Слабость большая, головокружение, а все же за костыли не берусь, хожу, упираясь о палку обеими руками. Надо ходить! — убеждаю себя, — тренироваться! Мысль о побеге постоянно приходит в голову. Стоит только подойти к окну — и явственно представляю себе, как ползу по траве, пробираюсь через проволочную ограду, мимо часовых, бегу к синеющему вдали лесу!..

Холодный сентябрьский дождь, тонкий и густой, льет с утра. Все с теми же мыслями о побеге стою в коридоре, около окна. Хорошо бы иметь знакомого в Лиде, можно было бы скрыться у него, переждать, а потом уйти в лес... «А вот с ним почему до сих пор не перекинулся ни единым словом?» — подумал я, увидев сутулую фигуру идущего по коридору доктора Таненбаума! Хотя он и не бывает в нашей палате, у него другие, но повод для разговора всегда можно найти.

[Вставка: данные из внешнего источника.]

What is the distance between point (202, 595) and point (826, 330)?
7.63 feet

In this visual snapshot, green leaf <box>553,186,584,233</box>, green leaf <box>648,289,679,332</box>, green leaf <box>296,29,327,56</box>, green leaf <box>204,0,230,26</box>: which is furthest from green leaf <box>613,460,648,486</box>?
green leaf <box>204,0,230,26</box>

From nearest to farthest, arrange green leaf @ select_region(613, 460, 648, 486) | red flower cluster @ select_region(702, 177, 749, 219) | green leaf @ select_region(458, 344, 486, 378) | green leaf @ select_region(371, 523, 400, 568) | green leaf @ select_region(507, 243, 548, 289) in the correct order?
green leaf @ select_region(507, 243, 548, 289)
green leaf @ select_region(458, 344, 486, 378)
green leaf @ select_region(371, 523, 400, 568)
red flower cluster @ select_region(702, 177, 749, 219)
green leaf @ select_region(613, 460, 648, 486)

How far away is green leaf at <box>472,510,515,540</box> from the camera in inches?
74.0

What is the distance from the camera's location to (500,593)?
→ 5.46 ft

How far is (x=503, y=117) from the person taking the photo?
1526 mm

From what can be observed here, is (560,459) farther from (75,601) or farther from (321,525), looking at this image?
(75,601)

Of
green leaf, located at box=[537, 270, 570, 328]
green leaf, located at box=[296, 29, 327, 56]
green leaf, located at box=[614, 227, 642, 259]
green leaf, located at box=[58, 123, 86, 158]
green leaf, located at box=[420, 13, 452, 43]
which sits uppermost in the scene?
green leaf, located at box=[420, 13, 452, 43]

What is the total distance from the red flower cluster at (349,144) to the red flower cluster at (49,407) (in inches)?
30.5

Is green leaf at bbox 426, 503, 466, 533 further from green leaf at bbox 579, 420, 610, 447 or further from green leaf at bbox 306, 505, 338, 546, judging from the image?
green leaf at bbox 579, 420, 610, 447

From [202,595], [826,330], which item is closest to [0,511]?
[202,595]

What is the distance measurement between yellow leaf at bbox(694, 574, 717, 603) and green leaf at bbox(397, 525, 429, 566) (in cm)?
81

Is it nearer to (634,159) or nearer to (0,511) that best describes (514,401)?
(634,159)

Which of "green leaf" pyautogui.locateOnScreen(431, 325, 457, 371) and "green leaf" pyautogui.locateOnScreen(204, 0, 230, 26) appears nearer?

Повернулся к нему — и сразу пропала охота останавливать хирурга, спросить у него что-нибудь для первого разговора. Всегда доброжелательный, приветливый с больными, сейчас он идет, никого не замечая, с мрачным, потемневшим лицом. Большая шестиугольная звезда из желтой материи нашита поверх пальто спереди, а вторая такая же — сзади. Видно, нашиты недавно, может быть, сегодня. Он с непокрытой головой, пряди черных, с частой сединой волос в беспорядке падают на лоб. Желтые звезды напоминают о смерти, она шагает рядом с ним, схватила за плечо. Согнать евреев в гетто могли и во время средневековья. Гитлеровцы на этом не остановятся. Они уже в первые дни оккупации здесь, в Лиде, несколько человек закопали живыми в землю.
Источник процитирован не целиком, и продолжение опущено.